But assigning someone at your plant to keep tabs on the generators is only a small first step. That person must motivated to allocate company and personal time and become sufficiently knowledgeable to contribute to the owner/operator’s goal of continuous improvement. Attending the 2018 meeting of the Generator Users Group, in Louisville, August 27-30, is a good starting point.

That generators are “taken for granted” by the majority of plant personnel should not surprise. One of the reasons for this attitude is that staff often is not aware of the many things that can go wrong with electrical machines, how to identify problems, and what solutions are available to mitigate/correct issues.

CCJ ONsite’s coverage of GUG 2017 highlights, which begins below and will continue in at least one more issue of this electronic publication, offers an opportunity to see the many problems generator engineers face regularly and why the opportunity to meet with other experts (users, OEMs, third-party solutions providers, and consultants) regularly is so important. If you have had relatively little exposure to generators over the years you may get “lost” in the technology. But don’t get frustrated if you don’t understand; just look at the many photos provided and begin to build a vocabulary of new words/phrases you might want to better understand as time allows.

Coverage of the 2017 presentations and discussions is divided into these five sections:

    • Stator frames and magnetic cores.
    • Stator windings and bus systems.
    • Fields and excitation systems.
    • Operation and monitoring.
    • General topics.

--

SET OF TASKS
**a)** List the sections into which the text on Generator Users Group coverage divides the 2017 presentations and discussions.
**b)** Reproduce the part of the generator coverage text starting with "But assigning someone" and going on through "good starting point.".

STORED DATA
--

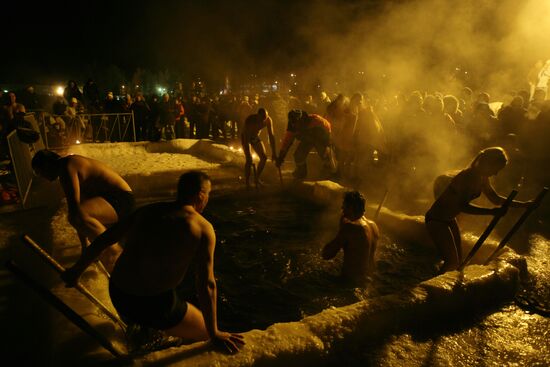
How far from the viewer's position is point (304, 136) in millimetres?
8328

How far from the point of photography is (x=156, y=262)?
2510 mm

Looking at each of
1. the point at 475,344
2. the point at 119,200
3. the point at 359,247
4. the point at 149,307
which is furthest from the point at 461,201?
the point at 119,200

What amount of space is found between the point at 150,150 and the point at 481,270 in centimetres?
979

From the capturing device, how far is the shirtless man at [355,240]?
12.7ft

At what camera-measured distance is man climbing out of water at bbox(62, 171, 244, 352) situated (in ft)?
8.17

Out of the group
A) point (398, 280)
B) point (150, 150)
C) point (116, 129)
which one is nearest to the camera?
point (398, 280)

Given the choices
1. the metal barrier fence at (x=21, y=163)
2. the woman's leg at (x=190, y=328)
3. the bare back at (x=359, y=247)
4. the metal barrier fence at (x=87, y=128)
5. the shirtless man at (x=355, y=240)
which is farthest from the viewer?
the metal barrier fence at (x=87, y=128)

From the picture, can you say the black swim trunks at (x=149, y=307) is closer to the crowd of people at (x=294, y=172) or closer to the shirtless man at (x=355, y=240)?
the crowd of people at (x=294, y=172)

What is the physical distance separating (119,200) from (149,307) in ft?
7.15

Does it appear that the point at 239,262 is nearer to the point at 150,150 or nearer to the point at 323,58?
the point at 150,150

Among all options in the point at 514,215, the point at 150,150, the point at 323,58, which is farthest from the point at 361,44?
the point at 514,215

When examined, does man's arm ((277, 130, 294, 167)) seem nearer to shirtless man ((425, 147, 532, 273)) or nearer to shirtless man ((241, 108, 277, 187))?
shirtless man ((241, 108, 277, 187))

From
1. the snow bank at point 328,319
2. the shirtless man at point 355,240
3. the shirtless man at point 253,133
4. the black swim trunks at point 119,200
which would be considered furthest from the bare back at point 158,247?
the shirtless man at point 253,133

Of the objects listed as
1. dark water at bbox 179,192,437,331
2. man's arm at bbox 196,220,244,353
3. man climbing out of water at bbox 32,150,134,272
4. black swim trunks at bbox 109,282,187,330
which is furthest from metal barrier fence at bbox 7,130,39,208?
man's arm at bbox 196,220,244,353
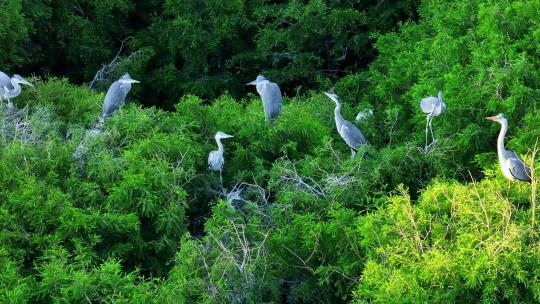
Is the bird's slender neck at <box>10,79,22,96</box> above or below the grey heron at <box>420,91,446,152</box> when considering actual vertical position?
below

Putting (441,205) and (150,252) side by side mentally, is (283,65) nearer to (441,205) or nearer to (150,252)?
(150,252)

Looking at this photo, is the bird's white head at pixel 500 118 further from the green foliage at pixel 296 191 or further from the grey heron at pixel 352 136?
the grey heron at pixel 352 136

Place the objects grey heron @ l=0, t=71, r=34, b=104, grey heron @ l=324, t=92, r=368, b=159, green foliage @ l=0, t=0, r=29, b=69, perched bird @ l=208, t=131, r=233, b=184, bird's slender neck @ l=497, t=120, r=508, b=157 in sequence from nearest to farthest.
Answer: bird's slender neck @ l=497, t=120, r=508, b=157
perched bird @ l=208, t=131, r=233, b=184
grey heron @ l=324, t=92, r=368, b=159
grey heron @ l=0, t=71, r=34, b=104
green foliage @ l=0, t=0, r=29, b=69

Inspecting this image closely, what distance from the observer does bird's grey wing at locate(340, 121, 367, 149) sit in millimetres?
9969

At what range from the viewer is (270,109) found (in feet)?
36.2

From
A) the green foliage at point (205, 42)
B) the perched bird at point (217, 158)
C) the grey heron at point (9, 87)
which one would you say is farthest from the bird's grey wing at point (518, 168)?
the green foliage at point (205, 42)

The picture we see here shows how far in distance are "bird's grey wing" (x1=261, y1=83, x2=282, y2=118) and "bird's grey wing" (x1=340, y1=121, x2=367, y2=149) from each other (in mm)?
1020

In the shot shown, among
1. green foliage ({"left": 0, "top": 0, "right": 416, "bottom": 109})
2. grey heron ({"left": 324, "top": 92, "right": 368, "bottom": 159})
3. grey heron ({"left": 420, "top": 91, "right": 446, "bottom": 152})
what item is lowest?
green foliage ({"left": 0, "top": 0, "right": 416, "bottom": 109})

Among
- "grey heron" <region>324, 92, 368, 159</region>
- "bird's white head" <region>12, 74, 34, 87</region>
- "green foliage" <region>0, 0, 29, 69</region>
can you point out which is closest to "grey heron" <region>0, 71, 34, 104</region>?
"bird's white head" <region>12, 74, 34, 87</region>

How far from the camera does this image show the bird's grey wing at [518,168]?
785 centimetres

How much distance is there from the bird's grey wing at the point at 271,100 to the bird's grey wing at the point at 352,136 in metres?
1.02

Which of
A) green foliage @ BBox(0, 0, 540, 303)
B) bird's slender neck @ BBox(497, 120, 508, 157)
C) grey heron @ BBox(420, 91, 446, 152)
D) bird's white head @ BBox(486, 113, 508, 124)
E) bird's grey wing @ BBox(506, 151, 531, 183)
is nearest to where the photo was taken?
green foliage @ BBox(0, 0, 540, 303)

--

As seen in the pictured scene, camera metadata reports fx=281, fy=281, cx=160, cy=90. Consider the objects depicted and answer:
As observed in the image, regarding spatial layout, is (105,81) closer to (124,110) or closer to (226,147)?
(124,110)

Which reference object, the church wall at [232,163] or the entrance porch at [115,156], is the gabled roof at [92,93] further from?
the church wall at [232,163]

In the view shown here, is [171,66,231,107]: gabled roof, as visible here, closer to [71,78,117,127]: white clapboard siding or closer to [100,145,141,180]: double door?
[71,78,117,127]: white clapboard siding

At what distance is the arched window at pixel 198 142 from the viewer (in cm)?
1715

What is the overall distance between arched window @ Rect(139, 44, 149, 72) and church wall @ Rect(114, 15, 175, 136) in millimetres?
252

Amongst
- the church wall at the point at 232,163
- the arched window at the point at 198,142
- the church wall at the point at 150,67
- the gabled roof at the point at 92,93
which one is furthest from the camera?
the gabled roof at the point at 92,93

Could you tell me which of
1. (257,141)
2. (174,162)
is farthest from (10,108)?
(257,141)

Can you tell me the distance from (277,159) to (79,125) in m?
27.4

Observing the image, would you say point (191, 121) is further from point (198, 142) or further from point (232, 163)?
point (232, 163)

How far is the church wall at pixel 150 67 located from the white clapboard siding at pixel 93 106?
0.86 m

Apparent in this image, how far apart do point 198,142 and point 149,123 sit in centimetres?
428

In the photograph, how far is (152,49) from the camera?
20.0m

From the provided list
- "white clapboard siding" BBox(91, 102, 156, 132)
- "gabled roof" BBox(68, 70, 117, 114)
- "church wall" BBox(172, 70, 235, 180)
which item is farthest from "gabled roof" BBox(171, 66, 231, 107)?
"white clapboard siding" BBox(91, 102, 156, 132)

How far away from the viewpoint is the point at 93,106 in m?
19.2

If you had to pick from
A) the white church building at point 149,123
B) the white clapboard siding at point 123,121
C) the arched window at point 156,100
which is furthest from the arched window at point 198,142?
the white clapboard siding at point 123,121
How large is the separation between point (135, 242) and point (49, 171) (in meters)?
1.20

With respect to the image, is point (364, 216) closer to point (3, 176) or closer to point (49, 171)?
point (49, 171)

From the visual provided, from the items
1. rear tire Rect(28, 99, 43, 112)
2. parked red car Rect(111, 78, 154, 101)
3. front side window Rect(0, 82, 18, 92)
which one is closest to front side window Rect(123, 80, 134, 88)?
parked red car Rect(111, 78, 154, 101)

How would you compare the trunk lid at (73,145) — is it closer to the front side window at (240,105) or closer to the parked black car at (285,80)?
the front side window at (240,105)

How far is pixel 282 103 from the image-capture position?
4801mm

--

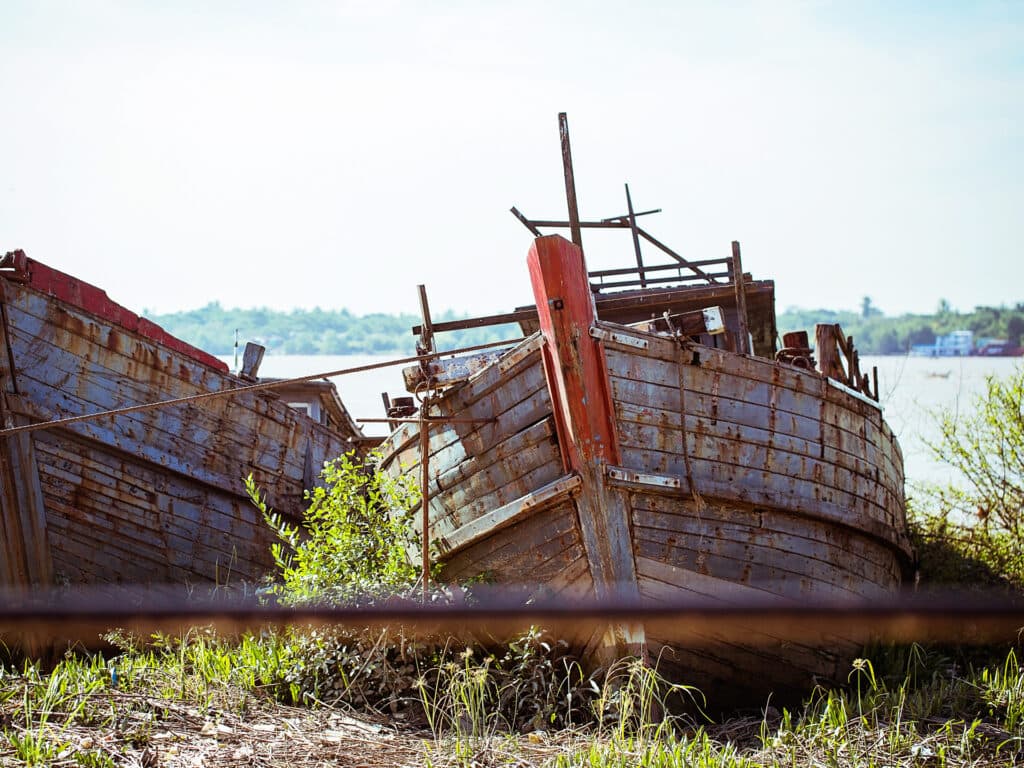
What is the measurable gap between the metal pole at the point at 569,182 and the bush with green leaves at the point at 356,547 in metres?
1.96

--

ANSWERS
**a)**
Stator frames and magnetic cores
Stator windings and bus systems
Fields and excitation systems
Operation and monitoring
General topics

**b)**
But assigning someone at your plant to keep tabs on the generators is only a small first step. That person must motivated to allocate company and personal time and become sufficiently knowledgeable to contribute to the owner/operator’s goal of continuous improvement. Attending the 2018 meeting of the Generator Users Group, in Louisville, August 27-30, is a good starting point.